---------- Data in this exercise ----------

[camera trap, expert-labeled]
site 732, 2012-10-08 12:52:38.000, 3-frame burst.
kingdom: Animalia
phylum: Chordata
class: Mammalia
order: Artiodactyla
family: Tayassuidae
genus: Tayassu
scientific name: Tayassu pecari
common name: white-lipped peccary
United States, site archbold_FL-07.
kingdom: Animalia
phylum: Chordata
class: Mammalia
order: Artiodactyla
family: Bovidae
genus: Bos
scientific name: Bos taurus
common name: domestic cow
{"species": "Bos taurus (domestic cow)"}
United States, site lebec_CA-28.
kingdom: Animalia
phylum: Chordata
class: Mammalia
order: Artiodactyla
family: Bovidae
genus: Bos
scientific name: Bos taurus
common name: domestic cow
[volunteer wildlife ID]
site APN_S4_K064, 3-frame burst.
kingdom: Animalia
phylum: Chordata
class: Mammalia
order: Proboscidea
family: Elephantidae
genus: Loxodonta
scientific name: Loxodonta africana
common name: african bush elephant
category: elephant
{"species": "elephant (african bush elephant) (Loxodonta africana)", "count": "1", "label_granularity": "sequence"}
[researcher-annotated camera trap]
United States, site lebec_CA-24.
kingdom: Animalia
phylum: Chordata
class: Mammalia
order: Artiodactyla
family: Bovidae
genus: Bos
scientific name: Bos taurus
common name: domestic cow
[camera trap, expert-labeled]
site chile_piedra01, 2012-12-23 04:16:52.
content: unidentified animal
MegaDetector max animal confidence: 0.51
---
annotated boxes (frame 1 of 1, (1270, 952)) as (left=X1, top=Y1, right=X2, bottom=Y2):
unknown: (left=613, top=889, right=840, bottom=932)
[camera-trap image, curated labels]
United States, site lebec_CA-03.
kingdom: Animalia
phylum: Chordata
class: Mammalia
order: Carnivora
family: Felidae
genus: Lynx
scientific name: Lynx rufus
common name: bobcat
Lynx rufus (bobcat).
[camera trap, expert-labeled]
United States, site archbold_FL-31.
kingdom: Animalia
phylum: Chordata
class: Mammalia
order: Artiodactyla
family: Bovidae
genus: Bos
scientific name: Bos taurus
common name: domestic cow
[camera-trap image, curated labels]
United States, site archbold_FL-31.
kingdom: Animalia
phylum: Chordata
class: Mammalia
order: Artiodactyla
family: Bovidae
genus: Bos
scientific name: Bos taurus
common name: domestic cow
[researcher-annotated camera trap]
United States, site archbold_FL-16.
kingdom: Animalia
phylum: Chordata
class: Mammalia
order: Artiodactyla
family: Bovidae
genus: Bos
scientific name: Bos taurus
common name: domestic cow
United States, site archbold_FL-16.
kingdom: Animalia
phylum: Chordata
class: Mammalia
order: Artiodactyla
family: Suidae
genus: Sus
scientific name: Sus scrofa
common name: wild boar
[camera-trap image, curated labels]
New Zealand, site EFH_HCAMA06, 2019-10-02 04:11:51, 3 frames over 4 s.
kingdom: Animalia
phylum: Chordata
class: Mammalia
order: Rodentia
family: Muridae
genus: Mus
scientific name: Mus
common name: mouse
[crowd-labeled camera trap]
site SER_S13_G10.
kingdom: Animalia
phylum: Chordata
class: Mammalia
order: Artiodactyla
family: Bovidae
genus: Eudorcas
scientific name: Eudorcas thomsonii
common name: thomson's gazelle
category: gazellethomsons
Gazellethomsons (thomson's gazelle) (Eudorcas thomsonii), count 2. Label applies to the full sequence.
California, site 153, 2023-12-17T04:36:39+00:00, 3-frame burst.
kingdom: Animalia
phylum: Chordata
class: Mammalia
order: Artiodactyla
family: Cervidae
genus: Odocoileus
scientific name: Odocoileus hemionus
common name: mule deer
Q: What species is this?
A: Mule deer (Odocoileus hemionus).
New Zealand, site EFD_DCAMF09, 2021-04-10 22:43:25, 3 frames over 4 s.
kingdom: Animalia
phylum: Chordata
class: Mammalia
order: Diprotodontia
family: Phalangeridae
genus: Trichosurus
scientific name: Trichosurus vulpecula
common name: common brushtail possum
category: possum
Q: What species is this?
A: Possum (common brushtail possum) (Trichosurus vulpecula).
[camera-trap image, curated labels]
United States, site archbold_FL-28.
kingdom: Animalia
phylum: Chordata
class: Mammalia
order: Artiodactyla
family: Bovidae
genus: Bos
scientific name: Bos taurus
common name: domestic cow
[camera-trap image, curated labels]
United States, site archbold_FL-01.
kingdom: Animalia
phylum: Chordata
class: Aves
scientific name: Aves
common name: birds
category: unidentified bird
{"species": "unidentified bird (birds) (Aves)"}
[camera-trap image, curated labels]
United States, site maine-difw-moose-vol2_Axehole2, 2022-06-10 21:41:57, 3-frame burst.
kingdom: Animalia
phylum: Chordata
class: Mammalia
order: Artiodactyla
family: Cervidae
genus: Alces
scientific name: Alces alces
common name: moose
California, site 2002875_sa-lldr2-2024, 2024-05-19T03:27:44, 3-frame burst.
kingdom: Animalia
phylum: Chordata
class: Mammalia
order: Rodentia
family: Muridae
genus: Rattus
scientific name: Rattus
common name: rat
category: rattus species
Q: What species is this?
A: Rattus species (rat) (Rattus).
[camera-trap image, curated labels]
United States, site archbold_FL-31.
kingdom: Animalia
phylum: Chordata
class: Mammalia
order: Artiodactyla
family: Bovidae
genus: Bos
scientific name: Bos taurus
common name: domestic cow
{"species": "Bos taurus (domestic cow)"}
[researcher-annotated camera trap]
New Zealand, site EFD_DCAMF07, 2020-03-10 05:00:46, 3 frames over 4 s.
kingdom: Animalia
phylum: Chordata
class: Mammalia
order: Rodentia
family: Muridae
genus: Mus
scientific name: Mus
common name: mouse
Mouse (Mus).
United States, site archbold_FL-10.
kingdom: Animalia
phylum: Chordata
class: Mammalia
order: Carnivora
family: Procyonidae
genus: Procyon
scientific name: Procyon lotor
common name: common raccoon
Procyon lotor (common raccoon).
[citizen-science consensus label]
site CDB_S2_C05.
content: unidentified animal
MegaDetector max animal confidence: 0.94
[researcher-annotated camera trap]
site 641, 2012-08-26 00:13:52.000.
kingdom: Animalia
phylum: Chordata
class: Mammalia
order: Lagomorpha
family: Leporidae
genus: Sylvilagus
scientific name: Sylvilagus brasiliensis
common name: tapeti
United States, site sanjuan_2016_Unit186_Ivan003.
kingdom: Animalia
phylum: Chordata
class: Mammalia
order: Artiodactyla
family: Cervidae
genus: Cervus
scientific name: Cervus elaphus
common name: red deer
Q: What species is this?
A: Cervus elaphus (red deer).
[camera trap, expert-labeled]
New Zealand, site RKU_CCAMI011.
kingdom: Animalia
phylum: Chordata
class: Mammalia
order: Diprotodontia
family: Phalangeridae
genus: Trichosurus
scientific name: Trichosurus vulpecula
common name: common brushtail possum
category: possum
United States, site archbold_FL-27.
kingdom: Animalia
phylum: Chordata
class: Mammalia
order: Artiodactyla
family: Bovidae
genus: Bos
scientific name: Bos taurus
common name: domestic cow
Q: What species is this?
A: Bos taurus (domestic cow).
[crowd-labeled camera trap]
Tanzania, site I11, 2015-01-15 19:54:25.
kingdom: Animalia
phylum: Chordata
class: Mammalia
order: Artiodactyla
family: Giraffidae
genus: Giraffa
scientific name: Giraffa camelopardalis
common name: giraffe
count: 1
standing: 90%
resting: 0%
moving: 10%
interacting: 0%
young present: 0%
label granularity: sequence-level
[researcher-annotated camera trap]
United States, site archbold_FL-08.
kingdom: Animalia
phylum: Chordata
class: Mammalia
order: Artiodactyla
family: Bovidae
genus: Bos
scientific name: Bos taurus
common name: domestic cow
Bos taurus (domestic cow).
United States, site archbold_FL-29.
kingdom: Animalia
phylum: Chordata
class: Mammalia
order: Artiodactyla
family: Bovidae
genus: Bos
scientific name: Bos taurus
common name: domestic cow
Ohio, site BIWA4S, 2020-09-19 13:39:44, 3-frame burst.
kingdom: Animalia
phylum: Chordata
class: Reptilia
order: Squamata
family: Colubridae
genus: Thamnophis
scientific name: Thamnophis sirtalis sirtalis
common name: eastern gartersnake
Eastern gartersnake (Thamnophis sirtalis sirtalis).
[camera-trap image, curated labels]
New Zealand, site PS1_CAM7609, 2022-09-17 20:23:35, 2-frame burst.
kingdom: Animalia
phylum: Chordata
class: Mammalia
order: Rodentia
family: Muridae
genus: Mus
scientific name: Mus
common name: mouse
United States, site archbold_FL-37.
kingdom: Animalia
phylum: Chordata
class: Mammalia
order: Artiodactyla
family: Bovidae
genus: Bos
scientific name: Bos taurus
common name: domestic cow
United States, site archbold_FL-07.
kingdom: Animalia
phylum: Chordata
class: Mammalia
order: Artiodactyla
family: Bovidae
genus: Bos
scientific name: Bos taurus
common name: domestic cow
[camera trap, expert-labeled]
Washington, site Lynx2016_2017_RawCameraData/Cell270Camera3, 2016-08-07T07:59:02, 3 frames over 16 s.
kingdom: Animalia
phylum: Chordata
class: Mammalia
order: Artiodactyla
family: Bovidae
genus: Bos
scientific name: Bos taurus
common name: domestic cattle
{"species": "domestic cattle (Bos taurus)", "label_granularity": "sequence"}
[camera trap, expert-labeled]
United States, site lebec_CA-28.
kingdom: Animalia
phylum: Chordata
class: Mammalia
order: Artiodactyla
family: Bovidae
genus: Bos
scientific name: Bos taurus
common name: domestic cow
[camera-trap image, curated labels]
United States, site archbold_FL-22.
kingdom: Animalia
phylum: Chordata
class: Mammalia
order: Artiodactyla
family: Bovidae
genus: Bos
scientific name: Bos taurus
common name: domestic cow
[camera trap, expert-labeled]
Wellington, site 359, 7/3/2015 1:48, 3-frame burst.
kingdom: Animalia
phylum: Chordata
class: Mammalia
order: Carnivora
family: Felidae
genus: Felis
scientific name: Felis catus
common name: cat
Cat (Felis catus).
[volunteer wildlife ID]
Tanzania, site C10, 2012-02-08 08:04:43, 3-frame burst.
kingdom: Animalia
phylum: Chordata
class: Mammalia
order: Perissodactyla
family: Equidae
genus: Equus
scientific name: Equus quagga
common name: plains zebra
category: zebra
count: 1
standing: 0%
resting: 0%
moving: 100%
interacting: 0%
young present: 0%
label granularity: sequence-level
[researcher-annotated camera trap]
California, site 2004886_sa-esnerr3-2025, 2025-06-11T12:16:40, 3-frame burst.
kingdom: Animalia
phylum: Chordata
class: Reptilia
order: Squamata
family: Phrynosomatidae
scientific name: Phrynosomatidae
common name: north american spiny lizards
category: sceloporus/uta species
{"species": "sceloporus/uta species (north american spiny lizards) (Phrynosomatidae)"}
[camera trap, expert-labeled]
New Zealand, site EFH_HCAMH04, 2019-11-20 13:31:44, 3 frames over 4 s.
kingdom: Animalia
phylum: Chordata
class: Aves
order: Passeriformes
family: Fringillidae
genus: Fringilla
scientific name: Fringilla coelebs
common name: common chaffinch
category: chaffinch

----------

_Exercise prompt_.
From the records above, print only the lines between the one holding "family: Colubridae" and the one holding "scientific name: Equus quagga", inclusive, exactly as they stand.

_Exercise solution_.
family: Colubridae
genus: Thamnophis
scientific name: Thamnophis sirtalis sirtalis
common name: eastern gartersnake
Eastern gartersnake (Thamnophis sirtalis sirtalis).
[camera-trap image, curated labels]
New Zealand, site PS1_CAM7609, 2022-09-17 20:23:35, 2-frame burst.
kingdom: Animalia
phylum: Chordata
class: Mammalia
order: Rodentia
family: Muridae
genus: Mus
scientific name: Mus
common name: mouse
United States, site archbold_FL-37.
kingdom: Animalia
phylum: Chordata
class: Mammalia
order: Artiodactyla
family: Bovidae
genus: Bos
scientific name: Bos taurus
common name: domestic cow
United States, site archbold_FL-07.
kingdom: Animalia
phylum: Chordata
class: Mammalia
order: Artiodactyla
family: Bovidae
genus: Bos
scientific name: Bos taurus
common name: domestic cow
[camera trap, expert-labeled]
Washington, site Lynx2016_2017_RawCameraData/Cell270Camera3, 2016-08-07T07:59:02, 3 frames over 16 s.
kingdom: Animalia
phylum: Chordata
class: Mammalia
order: Artiodactyla
family: Bovidae
genus: Bos
scientific name: Bos taurus
common name: domestic cattle
{"species": "domestic cattle (Bos taurus)", "label_granularity": "sequence"}
[camera trap, expert-labeled]
United States, site lebec_CA-28.
kingdom: Animalia
phylum: Chordata
class: Mammalia
order: Artiodactyla
family: Bovidae
genus: Bos
scientific name: Bos taurus
common name: domestic cow
[camera-trap image, curated labels]
United States, site archbold_FL-22.
kingdom: Animalia
phylum: Chordata
class: Mammalia
order: Artiodactyla
family: Bovidae
genus: Bos
scientific name: Bos taurus
common name: domestic cow
[camera trap, expert-labeled]
Wellington, site 359, 7/3/2015 1:48, 3-frame burst.
kingdom: Animalia
phylum: Chordata
class: Mammalia
order: Carnivora
family: Felidae
genus: Felis
scientific name: Felis catus
common name: cat
Cat (Felis catus).
[volunteer wildlife ID]
Tanzania, site C10, 2012-02-08 08:04:43, 3-frame burst.
kingdom: Animalia
phylum: Chordata
class: Mammalia
order: Perissodactyla
family: Equidae
genus: Equus
scientific name: Equus quagga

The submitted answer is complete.